▶ _Exercise_
Copy the listing below word for word, from the line containing "In the visual" up to and including the line containing "1.08 metres", and nothing else.
....
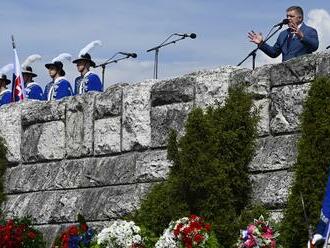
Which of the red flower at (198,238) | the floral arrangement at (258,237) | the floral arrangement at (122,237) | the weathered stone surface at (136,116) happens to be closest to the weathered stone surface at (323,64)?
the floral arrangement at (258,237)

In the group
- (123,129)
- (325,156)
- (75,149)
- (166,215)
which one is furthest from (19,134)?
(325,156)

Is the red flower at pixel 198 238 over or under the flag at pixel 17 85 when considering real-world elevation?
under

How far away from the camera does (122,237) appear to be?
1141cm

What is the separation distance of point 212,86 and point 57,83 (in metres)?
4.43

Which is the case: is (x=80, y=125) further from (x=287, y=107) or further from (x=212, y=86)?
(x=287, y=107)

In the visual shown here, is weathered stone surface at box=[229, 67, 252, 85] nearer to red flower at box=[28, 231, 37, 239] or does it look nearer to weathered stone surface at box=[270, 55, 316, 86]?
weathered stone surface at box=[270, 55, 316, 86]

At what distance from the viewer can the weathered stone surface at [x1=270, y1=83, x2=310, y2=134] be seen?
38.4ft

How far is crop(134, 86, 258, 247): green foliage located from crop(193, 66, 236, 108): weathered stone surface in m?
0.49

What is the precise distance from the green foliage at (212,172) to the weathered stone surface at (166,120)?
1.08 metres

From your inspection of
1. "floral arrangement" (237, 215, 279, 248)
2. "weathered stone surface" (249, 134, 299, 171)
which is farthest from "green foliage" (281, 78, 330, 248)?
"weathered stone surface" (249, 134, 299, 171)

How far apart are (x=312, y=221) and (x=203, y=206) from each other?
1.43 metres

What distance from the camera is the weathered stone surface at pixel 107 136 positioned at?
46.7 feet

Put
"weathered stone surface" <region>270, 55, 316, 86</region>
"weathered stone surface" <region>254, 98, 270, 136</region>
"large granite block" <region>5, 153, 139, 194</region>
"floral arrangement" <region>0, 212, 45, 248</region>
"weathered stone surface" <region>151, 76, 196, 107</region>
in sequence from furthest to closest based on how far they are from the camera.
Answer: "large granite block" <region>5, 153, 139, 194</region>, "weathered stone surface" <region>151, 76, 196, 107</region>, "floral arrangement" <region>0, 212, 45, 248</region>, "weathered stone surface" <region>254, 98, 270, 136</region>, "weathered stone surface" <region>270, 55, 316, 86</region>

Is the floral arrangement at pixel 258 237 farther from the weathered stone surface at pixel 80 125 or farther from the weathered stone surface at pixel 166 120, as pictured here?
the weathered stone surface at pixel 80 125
....
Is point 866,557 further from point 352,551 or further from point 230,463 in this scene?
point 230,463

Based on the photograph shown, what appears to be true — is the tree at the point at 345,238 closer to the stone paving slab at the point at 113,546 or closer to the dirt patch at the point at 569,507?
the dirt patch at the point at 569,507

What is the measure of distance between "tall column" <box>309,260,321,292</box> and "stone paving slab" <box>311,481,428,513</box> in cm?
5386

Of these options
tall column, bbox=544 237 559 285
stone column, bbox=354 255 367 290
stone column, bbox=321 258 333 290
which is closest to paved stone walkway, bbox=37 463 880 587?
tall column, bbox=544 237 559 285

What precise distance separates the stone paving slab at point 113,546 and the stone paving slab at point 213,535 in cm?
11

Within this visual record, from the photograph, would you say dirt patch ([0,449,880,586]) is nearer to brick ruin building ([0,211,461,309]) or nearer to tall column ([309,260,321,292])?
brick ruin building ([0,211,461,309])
....
▶ _Task solution_
In the visual shown here, is weathered stone surface at box=[229, 67, 252, 85] nearer to red flower at box=[28, 231, 37, 239] or does it look nearer to weathered stone surface at box=[270, 55, 316, 86]?
weathered stone surface at box=[270, 55, 316, 86]

At what distance from the viewer can the weathered stone surface at [x1=270, y1=83, x2=310, y2=134] be seen?
38.4ft

How far is crop(134, 86, 258, 247): green foliage located from crop(193, 66, 236, 108): weathered stone surface in m?
0.49

What is the precise distance from the green foliage at (212,172) to the weathered stone surface at (166,120)?
1.08 metres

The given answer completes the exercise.